Luka dalam Diam (Episode 9)
Oleh : Cici Ramadhani
Nina sudah siap dengan seragam kebaya hijau pupus yang dibelikan Mbak Fira, walaupun Nina harus merogoh kantongnya sendiri untuk membayar ongkos jahitnya. Meskipun demikian, Nina senang, karena dengan begitu dia merasa menjadi bagian dari keluarga Pakde Rahmat.
Wajah Nina sudah dipoles make-up. Nina memilih menggerai rambutnya yang lurus panjang sepinggang.
Jam sepuluh pagi, tentu belum ada tamu dan kerabat yang datang, tapi karena Iwan merasa akan menjadi bagian dari keluarga Nina, sehingga dia pun hadir lebih awal, tidak bersamaan dengan para tamu undangan.

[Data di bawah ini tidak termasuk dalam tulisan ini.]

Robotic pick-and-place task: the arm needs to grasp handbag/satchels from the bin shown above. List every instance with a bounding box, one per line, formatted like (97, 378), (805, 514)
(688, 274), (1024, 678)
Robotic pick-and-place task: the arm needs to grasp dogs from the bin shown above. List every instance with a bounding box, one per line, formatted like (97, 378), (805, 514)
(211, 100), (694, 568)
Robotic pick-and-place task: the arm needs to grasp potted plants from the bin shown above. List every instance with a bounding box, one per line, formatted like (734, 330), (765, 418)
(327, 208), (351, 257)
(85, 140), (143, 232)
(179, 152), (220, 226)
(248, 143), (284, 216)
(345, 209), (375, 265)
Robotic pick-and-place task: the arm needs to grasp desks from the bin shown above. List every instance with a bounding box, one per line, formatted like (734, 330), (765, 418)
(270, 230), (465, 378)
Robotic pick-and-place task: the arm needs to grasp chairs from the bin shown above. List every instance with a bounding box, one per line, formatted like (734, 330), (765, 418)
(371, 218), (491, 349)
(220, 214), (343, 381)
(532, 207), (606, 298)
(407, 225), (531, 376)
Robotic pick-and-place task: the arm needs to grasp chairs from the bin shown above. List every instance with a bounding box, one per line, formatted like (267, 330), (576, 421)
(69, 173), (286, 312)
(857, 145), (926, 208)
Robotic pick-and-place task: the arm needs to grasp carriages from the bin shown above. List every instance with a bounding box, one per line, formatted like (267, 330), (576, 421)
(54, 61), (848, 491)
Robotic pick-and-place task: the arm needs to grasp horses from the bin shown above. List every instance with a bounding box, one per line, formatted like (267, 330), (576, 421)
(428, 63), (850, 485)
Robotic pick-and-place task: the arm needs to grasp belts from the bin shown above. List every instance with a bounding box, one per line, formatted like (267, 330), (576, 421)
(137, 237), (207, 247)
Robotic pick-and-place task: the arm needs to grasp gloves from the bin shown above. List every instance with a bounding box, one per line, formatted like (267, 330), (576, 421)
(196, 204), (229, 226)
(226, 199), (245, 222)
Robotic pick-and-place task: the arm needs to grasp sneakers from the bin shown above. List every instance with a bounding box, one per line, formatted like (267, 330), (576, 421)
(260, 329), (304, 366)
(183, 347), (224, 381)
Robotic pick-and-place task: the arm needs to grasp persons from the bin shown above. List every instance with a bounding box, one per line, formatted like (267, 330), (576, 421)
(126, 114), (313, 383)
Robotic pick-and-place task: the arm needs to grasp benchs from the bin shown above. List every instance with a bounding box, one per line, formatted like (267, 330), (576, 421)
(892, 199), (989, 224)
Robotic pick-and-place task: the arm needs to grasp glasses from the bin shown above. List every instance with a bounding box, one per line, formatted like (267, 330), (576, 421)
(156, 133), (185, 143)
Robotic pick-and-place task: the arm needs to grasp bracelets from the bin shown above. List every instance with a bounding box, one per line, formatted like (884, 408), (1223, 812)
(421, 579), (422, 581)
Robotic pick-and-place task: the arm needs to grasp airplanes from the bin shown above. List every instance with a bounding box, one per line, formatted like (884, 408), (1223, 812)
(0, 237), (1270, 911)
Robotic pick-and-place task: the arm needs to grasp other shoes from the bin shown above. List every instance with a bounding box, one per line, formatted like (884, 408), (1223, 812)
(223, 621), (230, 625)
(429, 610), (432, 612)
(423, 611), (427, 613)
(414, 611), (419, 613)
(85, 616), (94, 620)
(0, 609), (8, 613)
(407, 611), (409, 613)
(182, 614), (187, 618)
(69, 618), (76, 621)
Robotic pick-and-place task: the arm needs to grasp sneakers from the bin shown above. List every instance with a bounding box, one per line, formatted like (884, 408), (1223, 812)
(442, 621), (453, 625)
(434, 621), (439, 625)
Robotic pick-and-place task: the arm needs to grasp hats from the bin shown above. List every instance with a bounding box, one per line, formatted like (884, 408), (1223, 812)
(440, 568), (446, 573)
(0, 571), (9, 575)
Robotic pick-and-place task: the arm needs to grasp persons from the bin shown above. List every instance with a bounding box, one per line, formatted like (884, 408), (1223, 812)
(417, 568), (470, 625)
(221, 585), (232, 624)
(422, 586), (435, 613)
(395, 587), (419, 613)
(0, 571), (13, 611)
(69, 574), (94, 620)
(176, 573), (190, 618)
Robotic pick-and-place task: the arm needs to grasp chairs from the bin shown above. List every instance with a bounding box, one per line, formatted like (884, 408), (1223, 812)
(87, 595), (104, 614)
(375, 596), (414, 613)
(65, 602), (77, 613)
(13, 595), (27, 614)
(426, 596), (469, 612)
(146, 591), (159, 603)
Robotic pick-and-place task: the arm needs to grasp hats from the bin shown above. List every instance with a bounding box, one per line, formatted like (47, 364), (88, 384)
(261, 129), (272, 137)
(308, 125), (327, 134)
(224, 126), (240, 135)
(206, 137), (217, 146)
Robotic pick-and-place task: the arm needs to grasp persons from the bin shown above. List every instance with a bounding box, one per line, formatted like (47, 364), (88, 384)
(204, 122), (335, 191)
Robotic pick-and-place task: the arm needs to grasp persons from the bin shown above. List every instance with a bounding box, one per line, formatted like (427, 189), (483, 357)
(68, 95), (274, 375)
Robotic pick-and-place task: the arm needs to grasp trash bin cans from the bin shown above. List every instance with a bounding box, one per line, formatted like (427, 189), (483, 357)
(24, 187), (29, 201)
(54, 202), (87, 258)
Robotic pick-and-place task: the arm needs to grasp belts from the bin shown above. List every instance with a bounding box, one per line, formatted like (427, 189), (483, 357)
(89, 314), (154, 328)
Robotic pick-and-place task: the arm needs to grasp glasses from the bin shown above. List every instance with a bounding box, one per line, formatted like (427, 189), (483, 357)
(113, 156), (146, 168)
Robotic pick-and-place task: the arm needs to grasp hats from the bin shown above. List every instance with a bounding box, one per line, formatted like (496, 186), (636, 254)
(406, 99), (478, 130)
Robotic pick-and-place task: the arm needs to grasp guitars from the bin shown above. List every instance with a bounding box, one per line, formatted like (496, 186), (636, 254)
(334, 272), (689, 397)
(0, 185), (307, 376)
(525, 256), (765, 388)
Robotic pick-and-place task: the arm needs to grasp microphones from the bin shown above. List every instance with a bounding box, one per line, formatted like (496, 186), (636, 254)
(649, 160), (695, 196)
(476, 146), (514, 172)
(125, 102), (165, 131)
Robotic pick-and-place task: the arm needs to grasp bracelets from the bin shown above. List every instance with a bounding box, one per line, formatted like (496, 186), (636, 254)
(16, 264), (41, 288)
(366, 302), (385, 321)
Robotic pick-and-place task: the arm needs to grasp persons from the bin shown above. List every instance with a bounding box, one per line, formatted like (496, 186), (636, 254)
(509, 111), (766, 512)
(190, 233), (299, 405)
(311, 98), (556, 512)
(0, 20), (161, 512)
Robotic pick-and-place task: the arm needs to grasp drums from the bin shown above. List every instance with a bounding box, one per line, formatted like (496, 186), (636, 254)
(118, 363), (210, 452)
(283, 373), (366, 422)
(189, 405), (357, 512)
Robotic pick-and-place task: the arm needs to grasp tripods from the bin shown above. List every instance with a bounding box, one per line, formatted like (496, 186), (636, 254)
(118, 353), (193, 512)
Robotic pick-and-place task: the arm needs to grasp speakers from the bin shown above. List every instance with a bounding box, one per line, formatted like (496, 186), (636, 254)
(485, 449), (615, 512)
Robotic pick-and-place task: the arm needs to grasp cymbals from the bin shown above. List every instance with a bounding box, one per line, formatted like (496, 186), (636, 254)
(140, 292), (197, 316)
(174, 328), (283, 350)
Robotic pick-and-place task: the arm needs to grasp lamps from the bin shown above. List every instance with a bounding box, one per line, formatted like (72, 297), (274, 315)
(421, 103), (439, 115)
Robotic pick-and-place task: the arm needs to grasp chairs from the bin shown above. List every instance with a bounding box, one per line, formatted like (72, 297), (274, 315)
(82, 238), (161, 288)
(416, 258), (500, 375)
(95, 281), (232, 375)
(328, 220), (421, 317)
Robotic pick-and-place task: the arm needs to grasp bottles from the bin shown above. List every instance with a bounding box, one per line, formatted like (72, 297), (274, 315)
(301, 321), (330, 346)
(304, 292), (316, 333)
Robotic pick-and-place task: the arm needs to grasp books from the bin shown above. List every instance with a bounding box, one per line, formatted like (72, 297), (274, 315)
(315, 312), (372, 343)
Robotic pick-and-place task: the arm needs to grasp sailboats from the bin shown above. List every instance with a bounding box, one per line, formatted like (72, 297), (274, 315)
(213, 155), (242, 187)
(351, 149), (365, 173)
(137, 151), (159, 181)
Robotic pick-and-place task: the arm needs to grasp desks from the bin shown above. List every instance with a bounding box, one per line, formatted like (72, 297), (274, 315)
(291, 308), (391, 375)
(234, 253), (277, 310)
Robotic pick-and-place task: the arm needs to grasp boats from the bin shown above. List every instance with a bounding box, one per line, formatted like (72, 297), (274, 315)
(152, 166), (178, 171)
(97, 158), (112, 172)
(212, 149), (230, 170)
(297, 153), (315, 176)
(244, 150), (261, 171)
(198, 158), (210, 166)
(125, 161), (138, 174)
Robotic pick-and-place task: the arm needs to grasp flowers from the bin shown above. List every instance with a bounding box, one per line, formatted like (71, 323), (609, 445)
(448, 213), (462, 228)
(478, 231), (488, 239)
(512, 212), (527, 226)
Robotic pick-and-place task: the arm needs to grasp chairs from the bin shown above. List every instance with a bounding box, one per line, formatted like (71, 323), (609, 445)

Nina menghampiri Iwan yang sedang membantu menyusun beberapa kursi tamu di teras ketika tiba-tiba gawainya berbunyi. Ternyata, itu adalah panggilan dari Bu Fatimah.
“Assalamu’alaikum, Bu. Angga belum sampai. Harusnya jam delapan pagi udah sampai Medan.”
“….”
“Ya Allah, kok bisa, sih, Angga percaya sama orang yang baru dikenal? Kalau ada apa-apa gimana? Mana dari tadi ponselnya gak bisa dihubungi.”
“….”
“Ya udah, Bu, entar kalau Angga hubungi Nina, Nina kabari Ibu. Wassalamu’alaikum,” Nina menutup percakapannya.
“Ada apa?” tanya Iwan yang sedari tadi memperhatikan Nina menerima panggilan.
“Angga udah dari tadi sampai Medan, Mas, cuma gak langsung ke sini. Dia dapat kenalan, dan katanya ‘Abang’ itu yang bakal ngantar Angga ke sini, tapi sampai sekarang belum sampai juga. Gampang banget, sih, percaya sama orang yang baru dikenal,” Nina menjelaskan dengan perasaan kesal.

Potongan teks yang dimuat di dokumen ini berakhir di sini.